* Action item A *
Please answer these questions about the injunction appeal opinion, one per line:
(i) What amount of bond did the trial court order appellees to post?
(ii) How much in punitive damages were appellees awarded?
(iii) On what date did appellant file this appeal?
* Action item B *
Write the next part of the injunction appeal opinion, following on from its final listed issue.

* Excerpted passage *
....
The trial court issued a preliminary injunction on March 11, 1992, on appellees petition for same, enjoining and restraining appellants from "dissipating, transferring, alienating or converting any assets and all income owned by Philip J. Smythe, Sr. as of April 30, 1990." Trial court opinion dated January 22, 1997 at 2. On July 30, 1992, appellant filed a petition to dismiss the injunction and/or motion to require appellees to post bond. The trial court ordered that appellees post a five hundred dollar ($500.00) bond and issued a new preliminary injunction on December 14, 1992. Two days later a hearing was held following the posting of the bond and the trial court sustained the preliminary injunction in this matter with all the same restrictions of the March 11, 1992 order.

On October 22, 1996, appellees were successful in their suit against appellant for assault and battery and intentional infliction of emotional distress. Appellees were awarded $300,000.00 in compensatory and $300,000.00 in punitive damages. Thereafter, on November 15, 1996, appellant filed a "Motion for Enforcement of Pa. R.C.P. Rule 1531(b) Improvidently Issued Injunction and Resulting Damages For Cause Shown" asserting that the initial injunction was a nullity because the proper bond was not posted. Further, Appellant argued that the error created by said injunction could not be cured. The trial court denied appellant's motion on November 22, 1996, and appellant filed this appeal on December 2, 1996.

Appellant raises the following issues for our review:

1. Did the trial court below, commit an error and act without jurisdiction by re-issuing, with a bond, an improvidently issued injunction, therefore violating Pa. R.C.P. Rule 1531(b) and the rights of the appellants?

2. Did the issuing of a preliminary injunction, without the required bond cause the injunction to be an instant nullity and not enforceable according to Pa. R.C.P. Rule 1531(b)?

3. Did the court's re-issuance of the nullified injunction circumvent and/or interfere with appellant's rights to claim "all damages," as a result of the improvidently issued injunction under Pa. R.C.P. Rule 1531(b)?

4. Should the plaintiff counsel know the law and comport with the law, before he undertakes an "extraordinary remedy" that should be considered only with great caution, in seeking an injunction and should plaintiff counsel be held accountable for his violation of the rules?

5. Did the plaintiff's/appellee's violation of Pa.R.C.P. Rule 1531(b) and their attempt to expand and continue this violation by posting a bond nine months after the granting of the improvidently issued injunction, violate and undermine their remedies under the uniform fraudulent conveyance act?

6. The appellants are entitled to "all damages," resulting from a wrongful injunction and should the damages include awards and/or judgments from relating civil actions that are a product of the improvidently issued injunction, if that injunction prevented appellants from competent defense counsel, private investigators and other necessary elements to provide them a reasonable competent defense?

7. Do appellants have the right to refuse to capitulate to appellees wrongful use of an improvidently issued injunction?
....
* Material supplied *

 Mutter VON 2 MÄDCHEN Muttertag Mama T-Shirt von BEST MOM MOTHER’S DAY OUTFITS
....
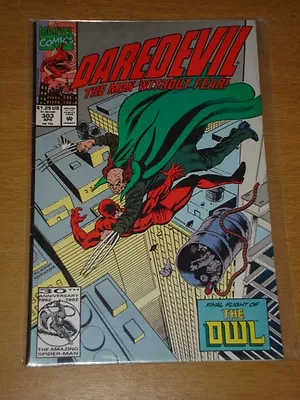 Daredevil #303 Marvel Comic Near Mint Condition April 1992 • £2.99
....
* Task response A *
(i) Five hundred dollars ($500.00)
(ii) $300,000.00
(iii) December 2, 1996

* Task response B *
8. Did the appellees violation and the court's error with regard to Pa. R.C.P. Rule 1531(b), nullify both the injunction and any Disposition in the pending matter, consistent with the law and Pa. court decisions?

9. Is [sic] the violative actions of the appellees, set forth in this brief, sufficient grounds to dismiss this civil action No. 92-000835-14-5, consistent with the law and Pa. court decisions?

Appellant's Brief at 3-4. *fn3

Appellant tries desperately to argue that his appeal is properly before this court. Appellant alleges that he is not appealing the preliminary injunction itself, because that is a nullity in the law, but that he is appealing the trial court's "failure to act to comport with and enforce the Pa. R.C.P. Rule 1531(b) and to stop enforcing the terms of the nullified injunction by arbitrary court actions and the personal whims of the Appellees." Appellant's Brief at 6. The trial court noted that appellant filed this appeal nearly four (4) years from the date of the last preliminary injunction. As the trial court found this appeal to be violative of Pa. R.A.P., Rule 903, 42 Pa. C.S.A., *fn4 it specifically found that:

if this appeal is taken from the Order granted March 11, 1992, it should have been commenced within the thirty (30) days sometime on or before April 11, 1992. If this appeal is taken from the Order entered on December 16, 1992, it should have been commenced within thirty (30) days of that date sometime on or before January 16, 1993.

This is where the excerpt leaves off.